GOAL OF THE EXERCISE: If a line in the entries below contains "this", copy it.

(Page images and extracted text)

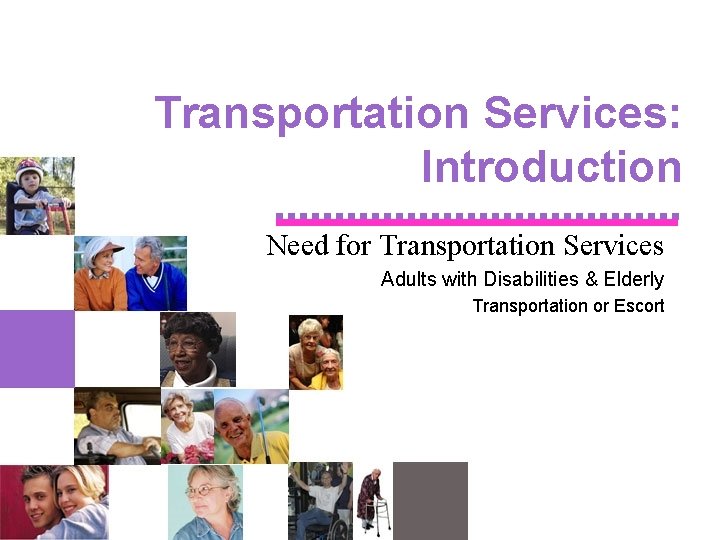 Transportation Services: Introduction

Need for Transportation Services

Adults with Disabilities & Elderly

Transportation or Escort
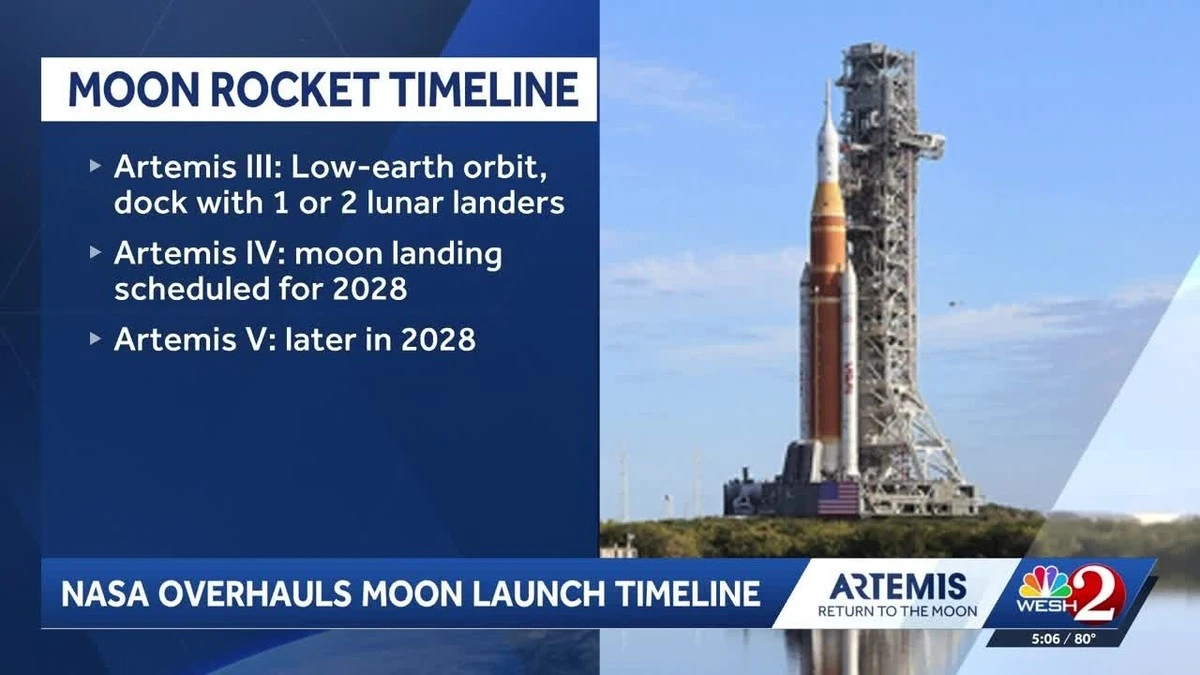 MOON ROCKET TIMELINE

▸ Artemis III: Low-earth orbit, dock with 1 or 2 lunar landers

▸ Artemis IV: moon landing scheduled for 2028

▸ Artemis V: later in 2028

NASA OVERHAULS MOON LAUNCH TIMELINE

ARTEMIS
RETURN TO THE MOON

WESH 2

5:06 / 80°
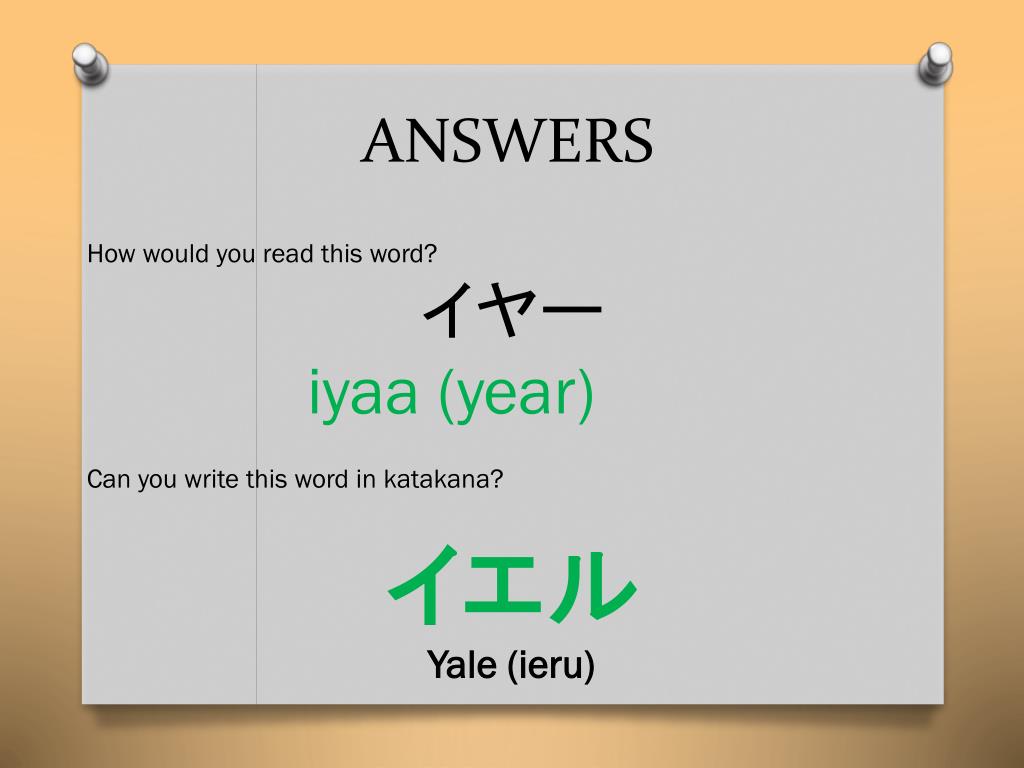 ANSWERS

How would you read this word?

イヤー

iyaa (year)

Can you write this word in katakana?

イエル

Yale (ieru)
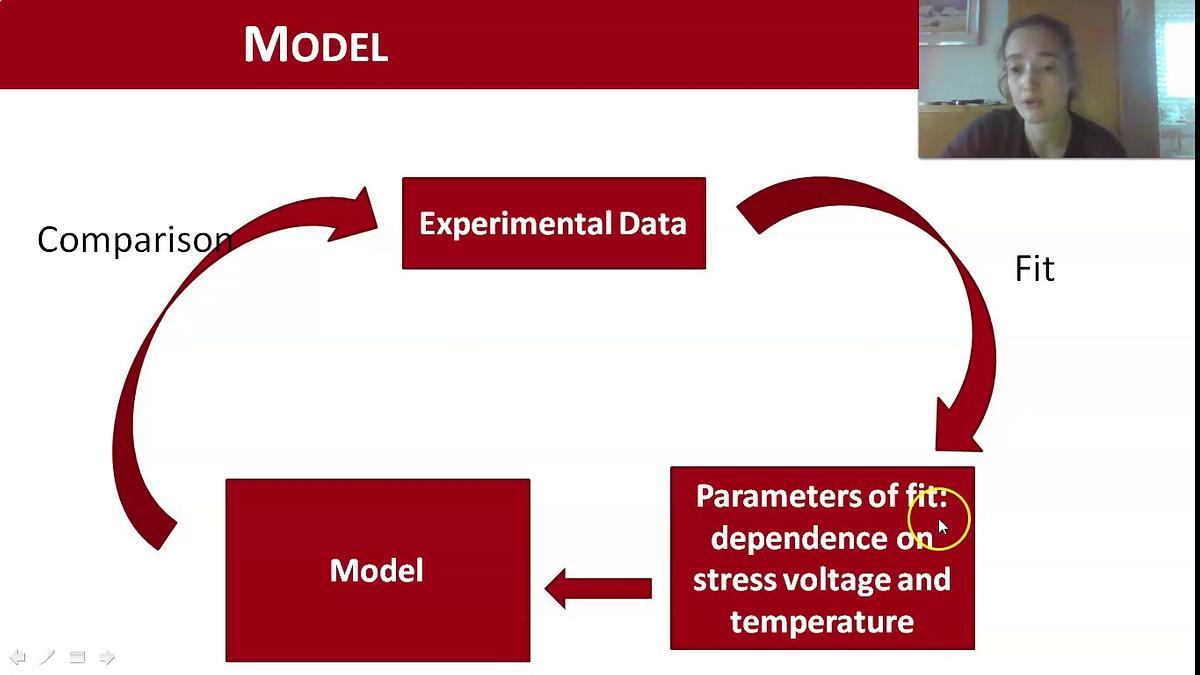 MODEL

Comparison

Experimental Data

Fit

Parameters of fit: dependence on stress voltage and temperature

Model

RESULT:
How would you read this word?
Can you write this word in katakana?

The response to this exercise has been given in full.